The VPN is over a relatively slow ADSL link. If I had reason to want to keep my DNS queries private then there are far better options (including use of a VPN service that doesn't operate over a slow link to my office). There are lots of uses for a VPN, and one of them is to keep your network activities private but another largely independent one is gaining secure access to another network, and it's the latter usage I'm employing here.
But the idea that I should necessarily trust the VPN provider with my privacy is flawed anyway: if I'm accessing a customer's VPN then sending all my DNS requests via their DNS potentially exposes a lot of commercially sensitive information, for example you could probably glean quite a lot about who my other clients are by looking at the sites I access; as far as I am concerned *nothing* unrelated to that customer should cross the VPN to their network, quite apart from performance issues that result from it. If you consider that DNS content has any privacy implications then you surely cannot also say consider that this content should be made to any and all VPN provider you may have reason to access. (A few customers have VPNs configured such that all network traffic *must* go through the VPN once established; for those we inevitably set up a virtual machine to protect our own security and that of our other clients.)
And a third issue: how does your solution work if I have reason to access two VPNs simultaneously? (Something I do quite often: accessing a customer VPN to support their systems whilst accessing my office VPN for the resources to do so, although to date I have not needed to access resources on the customer VPN by hostname so DNS hasn't been an issue.)
If you are inside your network, then the internal DNS will correctly resolve the addreses and you can reach the servers. If you are /outside/ the network, then by definition you cannot reach the internal servers unless you use the VPN, and if you are using the VPN, what is the problem with using the internal DNS?
Happy to use the internal DNS, via the VPN, for queries relating *only* to domains hosted there. Is that possible with DNS? In this case I'd even accept deferring any unresolved queries to the VPN's DNS, although I'd be reluctant to do so on a general basis and again I'm not aware of this being possible.
I'm sorry, perhaps I'm not understanding something here, but I really don't get this at all.
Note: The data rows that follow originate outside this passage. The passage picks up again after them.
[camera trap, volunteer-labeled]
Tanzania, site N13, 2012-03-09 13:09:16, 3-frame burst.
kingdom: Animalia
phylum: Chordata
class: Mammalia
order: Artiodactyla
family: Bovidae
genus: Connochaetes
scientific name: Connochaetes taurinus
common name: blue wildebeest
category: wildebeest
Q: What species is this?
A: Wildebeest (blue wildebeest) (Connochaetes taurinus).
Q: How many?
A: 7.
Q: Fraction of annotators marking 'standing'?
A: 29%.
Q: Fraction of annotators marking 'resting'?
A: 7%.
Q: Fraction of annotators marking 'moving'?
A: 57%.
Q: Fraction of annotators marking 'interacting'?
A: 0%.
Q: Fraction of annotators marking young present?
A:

If your colleagues are inside the office, then they use the same DNS you do, if they are outside, then they could not possibly reach the internal servers anyway (unless they too use a VPN) so what is the point of them having DNS entries on their routers (or entries on the external DNS server) pointing to the internal servers? And if they /do/ use VPNs. then again the internal DNS would resolve things correctly for them.
They could be inside or outside the office, but when outside yes via VPN. And I have no reason to require all my colleagues DNS queries going via the office DNS - if they want to visit bigandbusty-dot-com from their home computer while connected to the office VPN is it really any of my employer's business?
The *only* traffic that should be traversing this VPN is traffic that *needs* to traverse this VPN. That might not be the case with every VPN - plenty of VPNs exist precisely so that all traffic should go through them - but that isn't the only scenario in which VPNs are used (and it's not the scenario in which I am using one here).
I have deliberately left the entire earlier discussion above so that later readers can follow it.
As I said, "I'm sorry, perhaps I'm not understanding something here, but I really don't get this at all." Clearly I was missing something or misunderstanding your case.
It appears that I was wrong to assume that your use case as stated:
"The use case is that inside my office they resolve via local DNS, but outside the office I may connect to them via VPN. Since I don't want to redirect all my DNS queries across the VPN, the external DNS solves this problem."
was the /only/ use case. You now say that both you, and colleagues use VPNs to connect not only to the office network (which presumably you control, or otherwise trust) but customer premises, sometimes at the same time. I had also assumed that you would be using /your own/ VPN and not one provided by a third party (or worse, the customer). Again that appears not to be the case because you don't trust the VPN.
That muddies things. Worse it can muddy routing if your customer happens to use the same internal RFC1918 addresses as do you in your office.
Sure, you should not trust a third party not to snoop your DNS queries (I care so much about that that I now actually encrypt all my DNS queries using DNS over TLS) but my assumption (given your stated use case) was that all your DNS queries could happily go over your office VPN. Not so it seems.
And whilst it is your choice I admit, personally I would be /very/ bothered if anyone connecting to my protected network were using a desktop which was also used to browse "bigandbusty-dot-com" (or any other such sites). The potential for them to be malware ridden is obvious. Don't your customers care?
Whatever, you seem to have solved your original problem with openwrt, so the discussion is now somewhat moot.